Again, I ask, and her point is?
These same adult children told me yesterday they wouldn’t have Santa Claus for their children because he isn’t “real.” At that point, Bill looked them in the eye and said that Santa still visits Grandpa’s house, so they can get gifts from him here. The girls then laughed because none of our children even have children yet. The funny things your adult children say.

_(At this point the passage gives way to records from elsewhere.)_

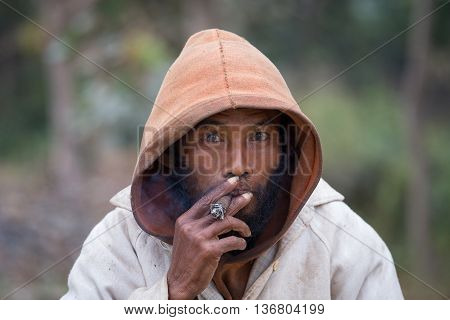 MRAUK-U MYANMAR - JANUARY 27 2016: Portrait of an unknown beggar who smokes a cigarette outdoors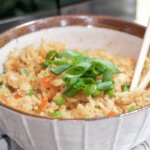 microwave fried rice in bowl with chopsticks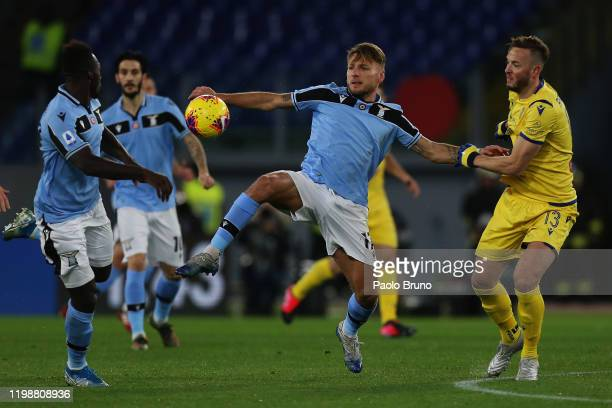 Ciro Immobile of SS Lazio competes for the ball with Amir Kadri Rrahmani of Hellas Verona during the Serie A match between SS Lazio and Hellas Verona...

Isn’t Christmas about dreams and great love? The coming of the Christ Child certainly is. Surely a little dreaming and extravagance is also called for when celebrating such an overwhelming gift. That’s what I ponder as I hang another glass ornament on the tree. No, my tree isn’t Nordic–they are very simple and beautiful in their simplicity–but it is very, very pretty and makes me smile. Since I work from home, this is a very good thing.
I collect vintage Shiny Brite ornaments that I mix with other family favorites. My husband teases me saying I have a Shiny Brite addiction. Now that my kids are mostly grown, I can indulge my Christmas decorating fantasies. Little fingers and glass ornaments do not mix. Some years I do red and gold ornaments, but other Christmases, I might do something more 1960s. This year, as I wrote above, I’m focusing on Nordic style, and I’m enjoying it the most. I pull out old items from the attic and the bedrooms, and I take a long time to decorate, partly because we also celebrate Advent. I wait awhile to pull out the tree, and then keep it up until Epiphany unless I can’t stand the clutter. Most of the decor is red and white including the wrapping paper. The 1960s side of me added a bit of blue and hot pink to the mix too.
Red looks great in a log cabin, and since we already have some red accents in the great room, it was easy to add to more for Christmas.
I pulled out old silver platters for our fireplace mantel along with bottle trees in green, white and pink. To keep the bottle trees from getting smashed in their boxes, I wrap them in tissue paper each year. Since two of our kids have moved out, I have room in one of the bedroom closets for our more delicate things. That way, the heat of the attic doesn’t melt them.
Once Christmas is over, I’ll pull down most of the red and decorate the mantel with green, silver and white. I’ll add my hyacinths and paperwhites, and things will be clean for the new year. I know it’s a bit over the top, but I love Christmas.
What decorations are precious to you and your family? How do you celebrate the holidays?